# I met Anderson Silva and Antonio Nogueira last night!



## Fiendlover (Aug 16, 2009)

I met them last night at Caged Ink in the pomona fairplex.  We were there in order to see Tito Ortzi which we did but he was eating a sandwich and his bodyguard said that we couldn't see him until after all the cage fights were over.  So we walk around and me and my bro get tattoos and then we watch the cage fights.  Hours and fight pass and I see a crowd of people to my right and my bro asks if its Tito.

I look and I don't see Tito.  I see Antonio and he is my fourth favorite UFC fighter of all time.  I look at my brother and I tell him that he's over there so we race to him.  My bro shook his hand but I grabbed his bicep.  My hand could not grip his bicep because of how huge it is.  He is ready to fight Randy Corture at the end of this month for sure.  He is huge!
Them I look around and yell to my brother that Anderson is right there too!  We tried to get pictures of them but there was so many people who were rude and decided to shove us out of the way and then they went back to the stage where the cage fights were happening.

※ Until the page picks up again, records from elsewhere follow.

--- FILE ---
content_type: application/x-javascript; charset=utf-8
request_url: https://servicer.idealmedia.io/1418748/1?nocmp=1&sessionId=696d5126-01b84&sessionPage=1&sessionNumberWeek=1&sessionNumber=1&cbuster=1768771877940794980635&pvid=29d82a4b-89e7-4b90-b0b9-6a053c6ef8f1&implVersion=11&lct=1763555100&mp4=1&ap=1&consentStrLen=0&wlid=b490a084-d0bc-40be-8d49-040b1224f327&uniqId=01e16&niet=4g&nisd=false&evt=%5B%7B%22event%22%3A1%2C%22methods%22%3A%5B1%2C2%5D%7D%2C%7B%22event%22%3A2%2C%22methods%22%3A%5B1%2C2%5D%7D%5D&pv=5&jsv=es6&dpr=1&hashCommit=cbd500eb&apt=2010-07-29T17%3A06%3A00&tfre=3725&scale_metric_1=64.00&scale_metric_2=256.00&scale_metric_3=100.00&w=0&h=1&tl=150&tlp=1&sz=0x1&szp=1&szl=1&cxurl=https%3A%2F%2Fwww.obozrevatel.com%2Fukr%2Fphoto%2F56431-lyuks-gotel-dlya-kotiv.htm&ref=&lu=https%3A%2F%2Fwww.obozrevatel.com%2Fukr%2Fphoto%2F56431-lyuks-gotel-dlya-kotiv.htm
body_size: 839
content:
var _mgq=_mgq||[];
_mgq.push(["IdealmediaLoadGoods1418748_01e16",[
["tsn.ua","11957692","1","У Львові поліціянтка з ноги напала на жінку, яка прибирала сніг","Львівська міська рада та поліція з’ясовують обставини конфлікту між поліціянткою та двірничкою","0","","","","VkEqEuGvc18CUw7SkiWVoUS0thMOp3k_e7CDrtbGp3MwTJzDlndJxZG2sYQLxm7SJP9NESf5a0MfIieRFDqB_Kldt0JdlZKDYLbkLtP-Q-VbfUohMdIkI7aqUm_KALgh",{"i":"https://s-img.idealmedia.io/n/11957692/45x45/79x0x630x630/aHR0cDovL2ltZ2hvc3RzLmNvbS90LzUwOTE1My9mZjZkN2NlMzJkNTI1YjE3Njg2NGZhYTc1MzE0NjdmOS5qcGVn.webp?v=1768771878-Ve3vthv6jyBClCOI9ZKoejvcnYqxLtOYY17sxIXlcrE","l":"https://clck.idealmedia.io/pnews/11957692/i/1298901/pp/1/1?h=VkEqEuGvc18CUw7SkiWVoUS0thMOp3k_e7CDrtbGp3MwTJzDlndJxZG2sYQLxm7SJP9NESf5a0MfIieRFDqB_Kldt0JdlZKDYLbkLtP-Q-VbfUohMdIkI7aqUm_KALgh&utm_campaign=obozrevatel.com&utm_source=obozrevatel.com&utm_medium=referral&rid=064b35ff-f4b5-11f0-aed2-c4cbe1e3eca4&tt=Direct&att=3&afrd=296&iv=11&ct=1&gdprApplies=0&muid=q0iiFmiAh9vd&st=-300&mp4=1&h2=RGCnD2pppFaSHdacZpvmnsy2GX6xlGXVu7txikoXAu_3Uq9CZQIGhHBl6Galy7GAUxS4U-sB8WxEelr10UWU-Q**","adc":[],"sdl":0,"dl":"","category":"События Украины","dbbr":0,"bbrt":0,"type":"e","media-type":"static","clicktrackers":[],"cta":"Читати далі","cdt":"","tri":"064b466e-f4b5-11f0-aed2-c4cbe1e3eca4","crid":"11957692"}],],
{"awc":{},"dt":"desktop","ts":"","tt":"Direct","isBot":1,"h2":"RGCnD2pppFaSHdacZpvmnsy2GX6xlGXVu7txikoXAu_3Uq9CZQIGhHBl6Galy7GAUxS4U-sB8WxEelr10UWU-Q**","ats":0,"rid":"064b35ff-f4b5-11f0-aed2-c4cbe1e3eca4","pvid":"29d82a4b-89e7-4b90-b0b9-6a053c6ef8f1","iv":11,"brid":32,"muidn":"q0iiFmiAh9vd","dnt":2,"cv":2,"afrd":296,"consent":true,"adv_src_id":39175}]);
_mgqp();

So we sneek into the VIP area unnoticed and see them again at tables but it wasn't really a line for signing or pictures.  You were kinda just there.  So I took a bunch of pictures and the security began to tell us to leave but Anderson stands up and tells them to let us stay.

Taking my advantage of Anderson standing up, I went to the table directly behind him and called his name three times in my sweetest voice ever.  He slowly turns his head around with the cutest smile I have ever seen and looks at me.  I cutely hold out the brochure for the expo out and smile my cutest smile and in the sweetest voice again, ask him if he could please sign it.  He nods and begins to sign it.  Then I switched hands and waited for him to finish and I shook his hand and said thank you.  He then gave me that sweet smile at me again and winked at me.

I then moved to see Antonio but he was sitting down so I only got a few pictures of him and he turned and looked at me and also gave me a cute smile.  But my camera had already taken a picture so when he smiled and I snapped it, he was already turning away.  I did get to feel his bicep however and that was good enough for me.

Best day of my life!  And I got my first tattoo!


----------



## arnisador (Aug 16, 2009)

Cool!


----------



## AceHBK (Aug 17, 2009)

lol
sweet!


----------